## Il tuo compito
Per favore, riporta alla lettera il brano sulla normalizzazione, cominciando dalle parole che contengono “Curioso però notare” e fermandoti dopo “scoperto la psicoterapia.”.

## Brano citato
----
Eleonora Francesca Grotto Maggio 29th 2023

Il lato oscuro della normalizzazione

Se avete un profilo Instagram probabilmente sarete già caduti vittime dell’esercito della normalizzazione.

Mentre il clima e il pianeta ci ricordano la nostra provvisorietà e le tensioni in varie parti del mondo ci fanno sentire sereni come se fossimo seduti sul coperchio di una pentola a pressione, il termine “normalizzazione” ha trovato ampio margine d’azione, prendendo il controllo della narrazione social e di buona parte dei contenuti che ci tengono compagnia, quando l’unica cosa che vogliamo è quella di spegnere il cervello.

Normalizziamo. Normalizziamo tutto.

Diciamocelo senza indugi.

Oggi se non normalizzi qualcosa, non sei nessuno.

Lo dice Instagram e soprattutto il suo algoritmo.

  • Normalizzare il corpo femminile
  • Normalizzare la psicoterapia
  • Normalizzare il fallimento
  • Normalizzare la quotidianità
  • Normalizzare la sessualità

L’unicità non è più argomento di discussione, la nuova parola del giorno è “normalizzare”.

Normalizzazione: un nuovo modo di sponsorizzare

Curioso però notare come la necessità di normalizzare qualcosa sia sempre in linea con le tendenze del mercato e con un nuovo prodotto o servizio da lanciare.

Facciamoci caso. Ultimamente guardando tra le storie di diversi influencer, possiamo notare un pattern comune: hanno TUTTI scoperto la psicoterapia.

Attenzione però, non psicoterapia a caso; casualmente tutti hanno deciso di affidarsi a un servizio di supporto psicologico online e sempre casualmente, tutte queste prese di coscienza sono accompagnate dall’hashtag #adv o “partnership pubblicizzata”.

Cito il caso della psicoterapia perché forse più di tutti, rende lampante come anche argomenti sensibili e delicati e che dovrebbero essere trattati esclusivamente da professionisti, diventano un contenuto come un altro da promuovere sui social, un contenuto che perderà buona parte della sua profondità e complessità, in favore di una rapida digestione dell’informazione con il fine di spingere l’utente a riconoscere un nuovo bisogno e di conseguenza ad acquistare un nuovo servizio.

Eppure, il concetto che questo articolo si propone di esprimere, non è che tutti i valori promossi sui social siano fasulli, tutt’altro.
----
## Segmento dati
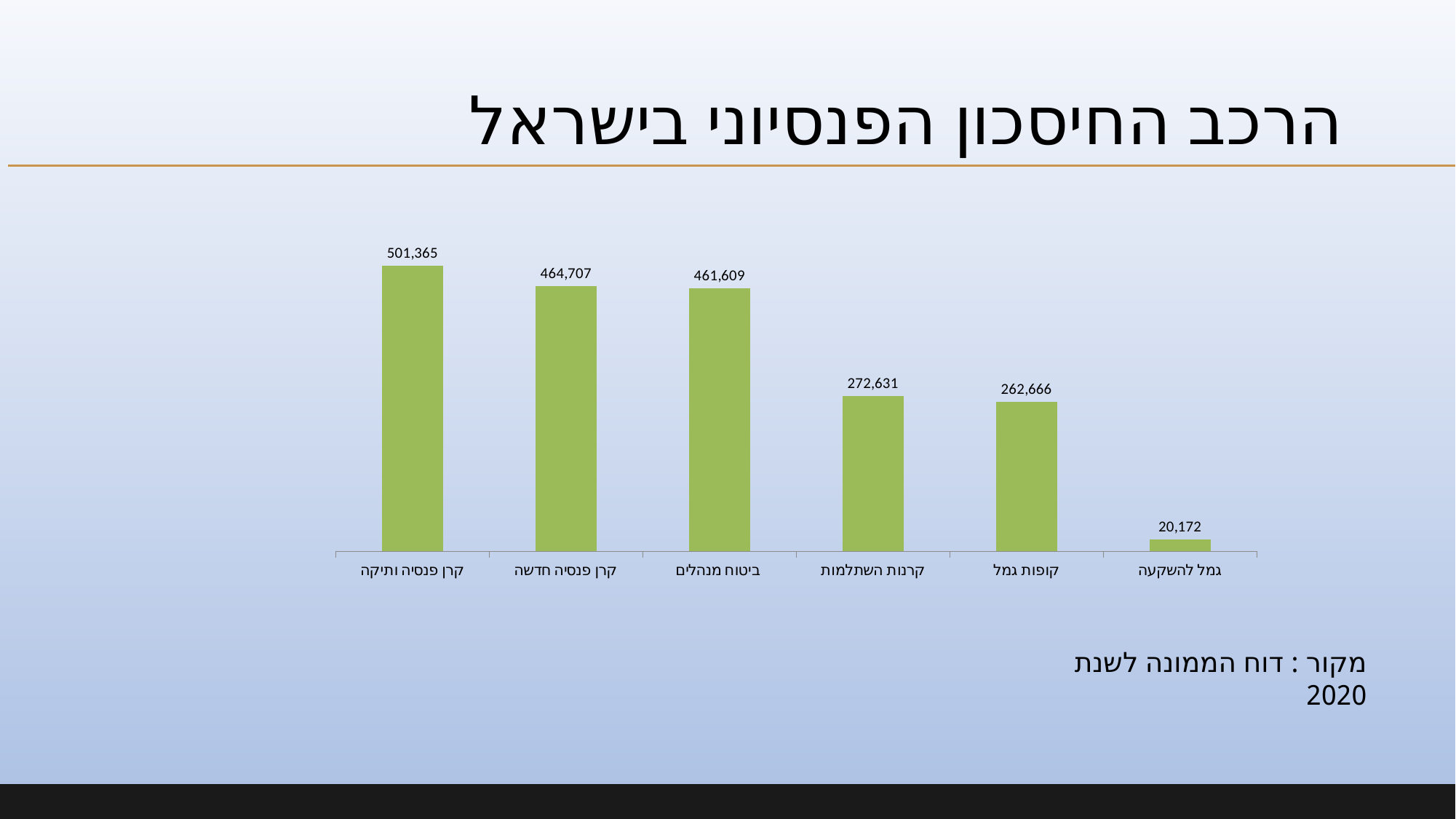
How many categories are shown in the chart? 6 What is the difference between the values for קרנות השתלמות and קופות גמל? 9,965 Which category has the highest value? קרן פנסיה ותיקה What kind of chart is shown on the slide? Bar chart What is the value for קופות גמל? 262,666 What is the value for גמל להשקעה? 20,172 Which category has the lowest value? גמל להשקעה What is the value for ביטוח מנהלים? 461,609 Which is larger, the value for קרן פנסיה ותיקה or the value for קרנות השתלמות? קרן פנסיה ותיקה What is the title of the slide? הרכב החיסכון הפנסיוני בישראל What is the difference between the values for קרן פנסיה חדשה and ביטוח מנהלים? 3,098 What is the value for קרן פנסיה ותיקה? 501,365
----
## Soluzione esercizio
Curioso però notare come la necessità di normalizzare qualcosa sia sempre in linea con le tendenze del mercato e con un nuovo prodotto o servizio da lanciare.

Facciamoci caso. Ultimamente guardando tra le storie di diversi influencer, possiamo notare un pattern comune: hanno TUTTI scoperto la psicoterapia.